When next-generation sequencing is used to identify hereditary health risks, the report will provide information on specific DNA mutations passed from parent to child. This can be compared to the DNA of healthy family members to determine any abnormalities.
Next-generation sequencing uses the latest technology to make it easier to identify mutations in DNA. Here are some of the technology pieces used in next-generation sequencing:
Droplet Digital Polymerase Chain Reaction (ddPCR)
This method provides increased sensitivity using a microfluidic droplet platform. Droplets with reagents and enzymes are formed to amplify DNA through polymerase chain reaction (PCR). One of the significant advantages of ddPCR is that it can be used for any DNA targets, which previously had to use PCR.
Microfluidic Chips
These chips are formed with a microfluidic system consisting of hydrophilic polymer channels with polydimethylsiloxane (PDMS). A bead is formed inside the channel so that PCR can amplify DNA. These chips are used to provide digital droplet PCR (ddPCR). Once gpII has amplified its DNA, it is transferred to a microarray chip. The DNA is then sequenced, and the sequence results are sent to a computer where it is read.

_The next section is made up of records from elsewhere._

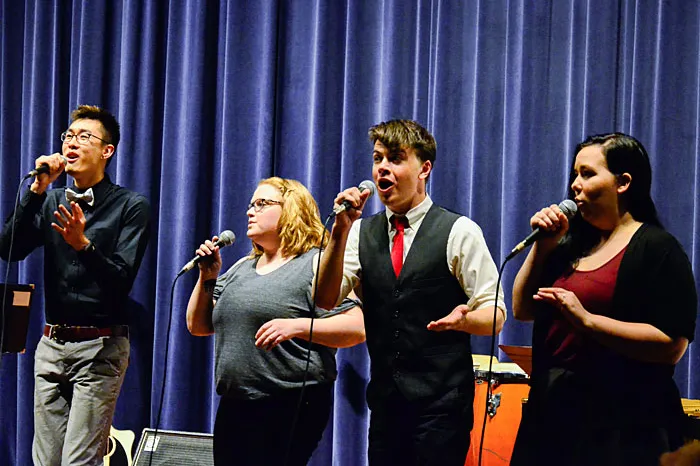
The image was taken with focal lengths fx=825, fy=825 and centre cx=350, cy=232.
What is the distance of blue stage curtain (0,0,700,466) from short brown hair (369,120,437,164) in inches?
53.9

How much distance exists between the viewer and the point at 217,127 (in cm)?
448

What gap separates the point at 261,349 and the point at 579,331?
1147 mm

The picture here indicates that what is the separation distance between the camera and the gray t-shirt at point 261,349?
2.80 metres

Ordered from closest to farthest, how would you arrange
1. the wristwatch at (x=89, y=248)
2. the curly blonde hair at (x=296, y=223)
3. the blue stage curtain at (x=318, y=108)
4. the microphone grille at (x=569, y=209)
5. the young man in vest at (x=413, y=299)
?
the microphone grille at (x=569, y=209) → the young man in vest at (x=413, y=299) → the curly blonde hair at (x=296, y=223) → the wristwatch at (x=89, y=248) → the blue stage curtain at (x=318, y=108)

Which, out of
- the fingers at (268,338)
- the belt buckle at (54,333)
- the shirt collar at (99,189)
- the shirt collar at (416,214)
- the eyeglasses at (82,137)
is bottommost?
the belt buckle at (54,333)

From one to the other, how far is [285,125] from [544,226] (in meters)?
2.46

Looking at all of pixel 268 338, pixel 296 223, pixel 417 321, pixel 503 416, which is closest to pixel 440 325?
pixel 417 321

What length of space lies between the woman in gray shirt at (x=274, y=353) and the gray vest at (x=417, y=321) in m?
0.27

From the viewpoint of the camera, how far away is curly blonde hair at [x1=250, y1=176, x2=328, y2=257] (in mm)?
3053

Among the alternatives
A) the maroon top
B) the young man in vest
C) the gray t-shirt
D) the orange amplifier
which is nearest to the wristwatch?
the gray t-shirt

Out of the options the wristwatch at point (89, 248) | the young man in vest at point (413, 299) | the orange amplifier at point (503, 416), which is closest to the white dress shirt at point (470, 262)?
the young man in vest at point (413, 299)

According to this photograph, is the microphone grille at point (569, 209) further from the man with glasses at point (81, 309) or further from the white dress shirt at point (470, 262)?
the man with glasses at point (81, 309)

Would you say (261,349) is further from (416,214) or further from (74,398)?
(74,398)

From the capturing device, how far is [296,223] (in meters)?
3.09
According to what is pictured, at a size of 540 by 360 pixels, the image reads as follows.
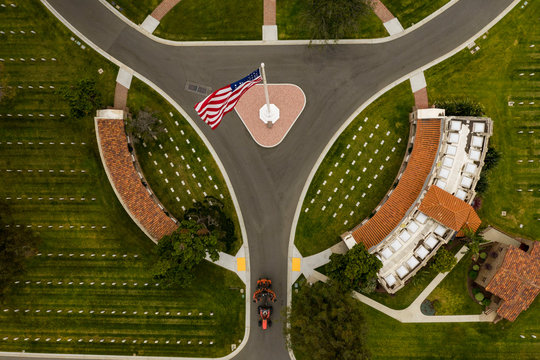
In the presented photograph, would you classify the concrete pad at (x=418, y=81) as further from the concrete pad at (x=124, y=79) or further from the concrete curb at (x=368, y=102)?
the concrete pad at (x=124, y=79)

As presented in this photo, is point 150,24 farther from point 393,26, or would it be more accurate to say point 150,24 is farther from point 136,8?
point 393,26

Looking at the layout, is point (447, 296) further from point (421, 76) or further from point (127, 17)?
point (127, 17)

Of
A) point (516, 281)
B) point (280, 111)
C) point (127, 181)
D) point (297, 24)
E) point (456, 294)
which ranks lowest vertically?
point (516, 281)

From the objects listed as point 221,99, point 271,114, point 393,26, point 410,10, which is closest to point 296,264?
point 271,114

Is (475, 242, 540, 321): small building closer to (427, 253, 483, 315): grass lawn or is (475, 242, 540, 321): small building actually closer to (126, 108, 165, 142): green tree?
(427, 253, 483, 315): grass lawn

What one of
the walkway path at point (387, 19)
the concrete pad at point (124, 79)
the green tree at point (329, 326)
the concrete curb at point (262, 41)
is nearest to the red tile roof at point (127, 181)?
the concrete pad at point (124, 79)
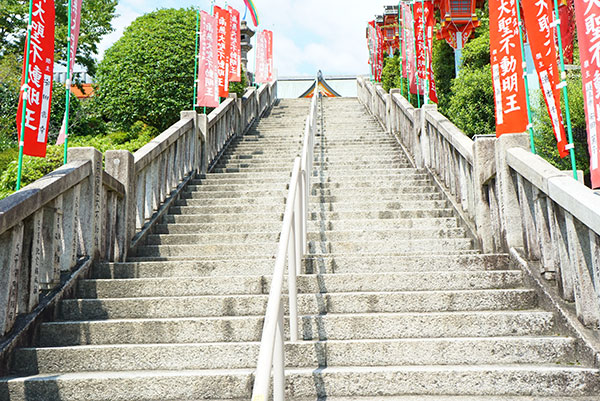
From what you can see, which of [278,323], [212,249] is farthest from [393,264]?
[278,323]

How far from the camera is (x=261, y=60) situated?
17750 mm

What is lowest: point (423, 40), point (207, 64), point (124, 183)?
point (124, 183)

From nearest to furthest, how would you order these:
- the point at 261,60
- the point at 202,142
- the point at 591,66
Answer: the point at 591,66 → the point at 202,142 → the point at 261,60

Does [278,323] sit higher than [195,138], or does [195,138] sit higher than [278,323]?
[195,138]

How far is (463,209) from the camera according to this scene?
5.52 m

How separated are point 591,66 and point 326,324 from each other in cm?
303

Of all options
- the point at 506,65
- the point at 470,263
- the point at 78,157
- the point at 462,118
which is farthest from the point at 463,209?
the point at 462,118

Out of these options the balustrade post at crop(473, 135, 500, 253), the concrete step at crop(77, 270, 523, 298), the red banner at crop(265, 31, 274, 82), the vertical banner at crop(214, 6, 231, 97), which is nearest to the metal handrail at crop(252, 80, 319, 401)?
the concrete step at crop(77, 270, 523, 298)

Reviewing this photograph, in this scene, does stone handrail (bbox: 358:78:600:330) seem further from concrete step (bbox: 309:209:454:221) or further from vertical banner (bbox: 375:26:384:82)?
vertical banner (bbox: 375:26:384:82)

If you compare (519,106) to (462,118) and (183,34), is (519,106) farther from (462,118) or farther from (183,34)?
(183,34)

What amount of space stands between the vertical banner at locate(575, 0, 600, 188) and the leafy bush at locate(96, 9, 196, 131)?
10535 millimetres

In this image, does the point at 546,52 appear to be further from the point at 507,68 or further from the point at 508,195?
the point at 508,195

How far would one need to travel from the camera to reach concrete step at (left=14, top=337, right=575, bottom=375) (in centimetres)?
327

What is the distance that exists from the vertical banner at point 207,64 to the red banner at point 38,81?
450 cm
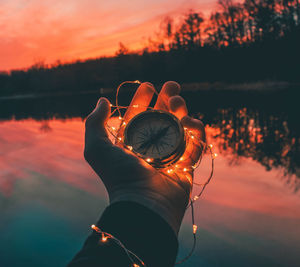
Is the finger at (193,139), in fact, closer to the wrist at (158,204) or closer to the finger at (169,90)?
the finger at (169,90)

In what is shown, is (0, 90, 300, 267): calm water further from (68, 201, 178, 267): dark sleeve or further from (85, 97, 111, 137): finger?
(85, 97, 111, 137): finger

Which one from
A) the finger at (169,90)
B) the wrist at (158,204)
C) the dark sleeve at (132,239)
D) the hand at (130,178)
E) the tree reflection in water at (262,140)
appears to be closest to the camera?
the dark sleeve at (132,239)

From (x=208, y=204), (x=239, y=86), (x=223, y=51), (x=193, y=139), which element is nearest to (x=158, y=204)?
(x=193, y=139)

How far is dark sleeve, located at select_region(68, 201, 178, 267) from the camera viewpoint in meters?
1.70

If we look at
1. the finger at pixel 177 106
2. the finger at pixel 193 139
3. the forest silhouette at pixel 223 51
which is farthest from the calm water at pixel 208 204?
the forest silhouette at pixel 223 51

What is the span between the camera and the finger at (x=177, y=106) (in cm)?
314

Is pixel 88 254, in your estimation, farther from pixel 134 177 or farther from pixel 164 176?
pixel 164 176

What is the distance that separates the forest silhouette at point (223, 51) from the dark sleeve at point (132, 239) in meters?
35.5


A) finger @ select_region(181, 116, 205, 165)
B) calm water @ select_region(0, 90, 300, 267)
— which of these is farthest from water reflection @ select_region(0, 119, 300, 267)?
finger @ select_region(181, 116, 205, 165)

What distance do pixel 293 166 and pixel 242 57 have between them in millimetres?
35434

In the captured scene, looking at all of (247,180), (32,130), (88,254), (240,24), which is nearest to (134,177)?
(88,254)

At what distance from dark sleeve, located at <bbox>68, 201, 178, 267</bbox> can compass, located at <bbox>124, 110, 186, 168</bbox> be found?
886mm

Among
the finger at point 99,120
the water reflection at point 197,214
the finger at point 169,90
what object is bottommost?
the water reflection at point 197,214

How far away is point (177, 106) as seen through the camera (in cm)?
317
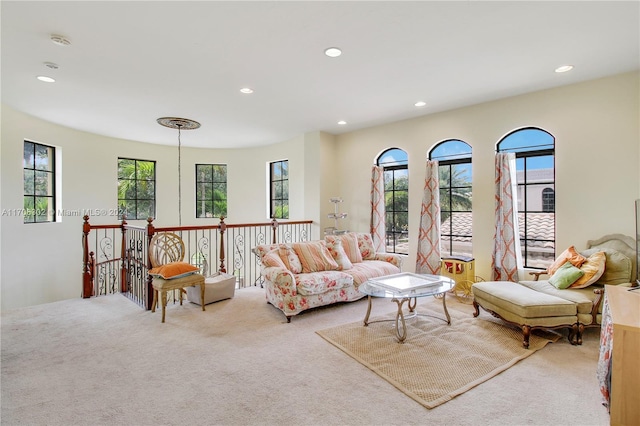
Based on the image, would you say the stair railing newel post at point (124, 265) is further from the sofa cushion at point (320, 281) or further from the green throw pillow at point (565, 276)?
the green throw pillow at point (565, 276)

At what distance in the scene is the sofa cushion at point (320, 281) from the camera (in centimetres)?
368

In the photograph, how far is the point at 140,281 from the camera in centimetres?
426

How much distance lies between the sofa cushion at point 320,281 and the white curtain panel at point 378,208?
1702 mm

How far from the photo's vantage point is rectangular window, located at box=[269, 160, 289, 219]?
725 centimetres

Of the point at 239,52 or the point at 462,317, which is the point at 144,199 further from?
the point at 462,317

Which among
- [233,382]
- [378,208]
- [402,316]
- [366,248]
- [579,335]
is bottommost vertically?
[233,382]

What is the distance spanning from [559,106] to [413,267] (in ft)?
10.1

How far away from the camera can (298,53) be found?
3.01 m

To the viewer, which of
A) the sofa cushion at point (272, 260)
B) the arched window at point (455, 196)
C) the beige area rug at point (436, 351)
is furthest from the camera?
the arched window at point (455, 196)

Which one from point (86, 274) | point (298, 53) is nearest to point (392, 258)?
point (298, 53)

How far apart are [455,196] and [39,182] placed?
7072 mm

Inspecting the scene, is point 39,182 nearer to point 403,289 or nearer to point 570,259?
point 403,289

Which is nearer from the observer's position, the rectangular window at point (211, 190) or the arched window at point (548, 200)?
the arched window at point (548, 200)

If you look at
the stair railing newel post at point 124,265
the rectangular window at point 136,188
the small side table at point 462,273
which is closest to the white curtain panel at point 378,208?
the small side table at point 462,273
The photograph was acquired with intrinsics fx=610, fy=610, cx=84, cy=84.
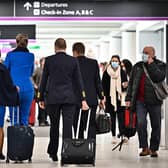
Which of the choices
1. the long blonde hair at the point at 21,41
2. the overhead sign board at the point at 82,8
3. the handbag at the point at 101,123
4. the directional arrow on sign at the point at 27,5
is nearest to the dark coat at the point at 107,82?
the overhead sign board at the point at 82,8

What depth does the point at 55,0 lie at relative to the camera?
12.2 meters

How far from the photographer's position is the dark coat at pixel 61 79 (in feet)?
25.8

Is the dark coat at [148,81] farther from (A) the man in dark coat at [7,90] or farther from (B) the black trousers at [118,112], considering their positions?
(B) the black trousers at [118,112]

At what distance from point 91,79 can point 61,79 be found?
3.07 feet

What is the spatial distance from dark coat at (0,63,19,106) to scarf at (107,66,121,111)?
338 centimetres

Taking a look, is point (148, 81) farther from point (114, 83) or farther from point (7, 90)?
point (114, 83)

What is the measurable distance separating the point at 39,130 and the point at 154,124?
19.5 feet

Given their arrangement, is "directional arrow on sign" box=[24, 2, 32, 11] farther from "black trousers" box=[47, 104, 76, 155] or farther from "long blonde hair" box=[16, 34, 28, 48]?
"black trousers" box=[47, 104, 76, 155]

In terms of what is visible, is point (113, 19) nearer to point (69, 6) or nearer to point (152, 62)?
point (69, 6)

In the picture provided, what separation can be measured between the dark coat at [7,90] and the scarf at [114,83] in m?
3.38

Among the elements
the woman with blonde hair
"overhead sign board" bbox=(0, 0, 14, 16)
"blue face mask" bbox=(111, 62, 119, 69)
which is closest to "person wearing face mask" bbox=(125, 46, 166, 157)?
the woman with blonde hair

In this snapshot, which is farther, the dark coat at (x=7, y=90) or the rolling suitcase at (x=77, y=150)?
the dark coat at (x=7, y=90)

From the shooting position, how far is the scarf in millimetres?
11266

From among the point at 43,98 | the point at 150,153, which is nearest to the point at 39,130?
the point at 150,153
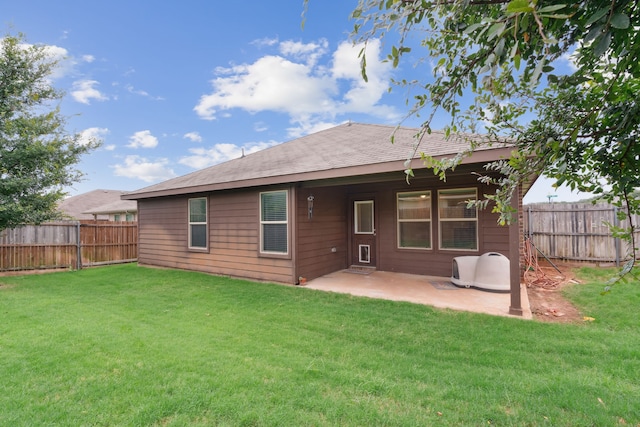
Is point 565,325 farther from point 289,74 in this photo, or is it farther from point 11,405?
point 289,74

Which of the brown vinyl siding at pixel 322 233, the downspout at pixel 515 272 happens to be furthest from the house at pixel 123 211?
the downspout at pixel 515 272

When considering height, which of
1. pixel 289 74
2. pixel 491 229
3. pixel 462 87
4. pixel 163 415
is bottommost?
pixel 163 415

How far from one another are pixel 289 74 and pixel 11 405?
32.8 feet

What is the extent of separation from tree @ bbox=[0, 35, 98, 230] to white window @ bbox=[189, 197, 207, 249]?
10.2ft

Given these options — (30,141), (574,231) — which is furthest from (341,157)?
(30,141)

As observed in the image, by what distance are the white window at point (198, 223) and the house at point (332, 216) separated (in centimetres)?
3

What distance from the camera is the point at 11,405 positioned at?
2.28 m

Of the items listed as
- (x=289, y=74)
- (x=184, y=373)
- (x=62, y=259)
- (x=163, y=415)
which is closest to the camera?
(x=163, y=415)

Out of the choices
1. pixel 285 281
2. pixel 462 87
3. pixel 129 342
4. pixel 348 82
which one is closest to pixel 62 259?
pixel 285 281

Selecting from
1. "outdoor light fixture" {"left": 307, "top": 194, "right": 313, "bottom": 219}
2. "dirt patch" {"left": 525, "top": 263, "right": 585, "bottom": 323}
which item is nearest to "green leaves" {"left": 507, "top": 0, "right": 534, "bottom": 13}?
"dirt patch" {"left": 525, "top": 263, "right": 585, "bottom": 323}

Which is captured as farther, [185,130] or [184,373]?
[185,130]

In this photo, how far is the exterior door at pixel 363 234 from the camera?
770 centimetres

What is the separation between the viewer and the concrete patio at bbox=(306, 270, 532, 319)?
15.3ft

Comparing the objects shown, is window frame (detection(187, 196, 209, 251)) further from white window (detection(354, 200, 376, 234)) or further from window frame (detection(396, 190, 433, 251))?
window frame (detection(396, 190, 433, 251))
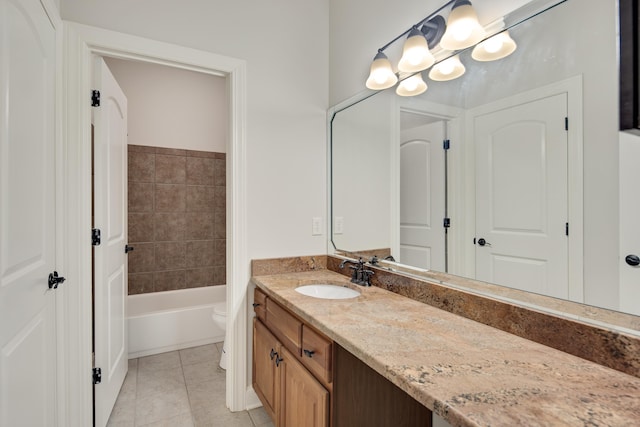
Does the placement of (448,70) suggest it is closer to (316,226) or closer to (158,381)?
(316,226)

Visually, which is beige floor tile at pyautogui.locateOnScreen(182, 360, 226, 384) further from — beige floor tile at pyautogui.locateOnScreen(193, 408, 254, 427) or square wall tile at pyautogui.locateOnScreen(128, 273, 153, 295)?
square wall tile at pyautogui.locateOnScreen(128, 273, 153, 295)

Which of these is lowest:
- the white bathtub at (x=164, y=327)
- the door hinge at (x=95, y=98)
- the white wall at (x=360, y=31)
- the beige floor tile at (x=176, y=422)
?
the beige floor tile at (x=176, y=422)

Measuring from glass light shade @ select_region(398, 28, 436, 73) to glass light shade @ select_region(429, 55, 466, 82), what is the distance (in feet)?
0.16

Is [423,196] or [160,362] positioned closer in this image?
[423,196]

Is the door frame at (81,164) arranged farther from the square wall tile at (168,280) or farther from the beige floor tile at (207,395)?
the square wall tile at (168,280)

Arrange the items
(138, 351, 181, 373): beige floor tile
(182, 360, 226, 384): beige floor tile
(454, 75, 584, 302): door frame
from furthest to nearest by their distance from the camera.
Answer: (138, 351, 181, 373): beige floor tile, (182, 360, 226, 384): beige floor tile, (454, 75, 584, 302): door frame

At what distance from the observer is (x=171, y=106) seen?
10.7ft

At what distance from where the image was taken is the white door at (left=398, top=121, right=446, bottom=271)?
1396mm

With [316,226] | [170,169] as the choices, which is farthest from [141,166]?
[316,226]

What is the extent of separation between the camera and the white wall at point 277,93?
1.79 m

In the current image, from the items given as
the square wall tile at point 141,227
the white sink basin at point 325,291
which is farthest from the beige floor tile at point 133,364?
the white sink basin at point 325,291

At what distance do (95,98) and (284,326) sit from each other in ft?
4.88

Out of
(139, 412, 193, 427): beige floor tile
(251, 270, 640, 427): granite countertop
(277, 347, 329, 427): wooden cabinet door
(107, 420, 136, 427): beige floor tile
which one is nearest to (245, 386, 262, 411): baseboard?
(139, 412, 193, 427): beige floor tile

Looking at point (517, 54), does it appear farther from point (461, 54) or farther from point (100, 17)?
point (100, 17)
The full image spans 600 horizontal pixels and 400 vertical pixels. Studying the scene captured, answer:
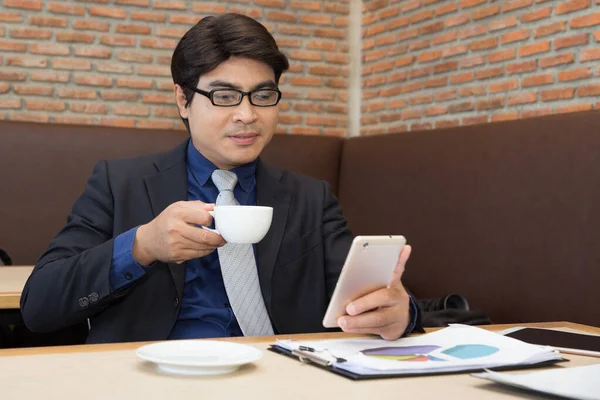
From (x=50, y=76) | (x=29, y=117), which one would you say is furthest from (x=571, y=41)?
(x=29, y=117)

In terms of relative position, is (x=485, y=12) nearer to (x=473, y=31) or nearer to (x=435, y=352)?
(x=473, y=31)

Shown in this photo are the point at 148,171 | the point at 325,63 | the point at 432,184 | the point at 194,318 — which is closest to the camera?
the point at 194,318

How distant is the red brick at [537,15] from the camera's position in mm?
3484

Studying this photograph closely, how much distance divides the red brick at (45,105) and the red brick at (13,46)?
0.91ft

Semiconductor-Based Microarrays (SMM)
This technology is used for DNA and RNA sequencing. These microarrays consist of chips that are made from semiconductor materials. The DNA molecules are hybridized to the chip with complementary sequences. Then the chip is washed, exposed to a laser, then incubated with a fluorescent substrate that binds to nitrophenolate molecules (NP). This allows all DNA sequences, except for double-stranded regions, to be read on a computer.
Pyrosequencing
This is another method used for DNA sequencing. It is most commonly used in microbial identification. The DNA solution is loaded into a pyrosequencer, where it passes through a series of cycles containing magnesium and manganese ions. This allows DNA to be sequenced.
The advancement of next-generation sequencing is a significant improvement over current genetic testing. It has made DNA sequencing cheaper and faster, essential for genetic research because it can reduce the time necessary to identify dangerous mutations. Next-generation sequencing is used to analyze 3 billion base pairs of DNA sequences at once, which can speed up locating mutations. Next-generation sequencing has made genetic testing more accessible, and people can now test themselves at home.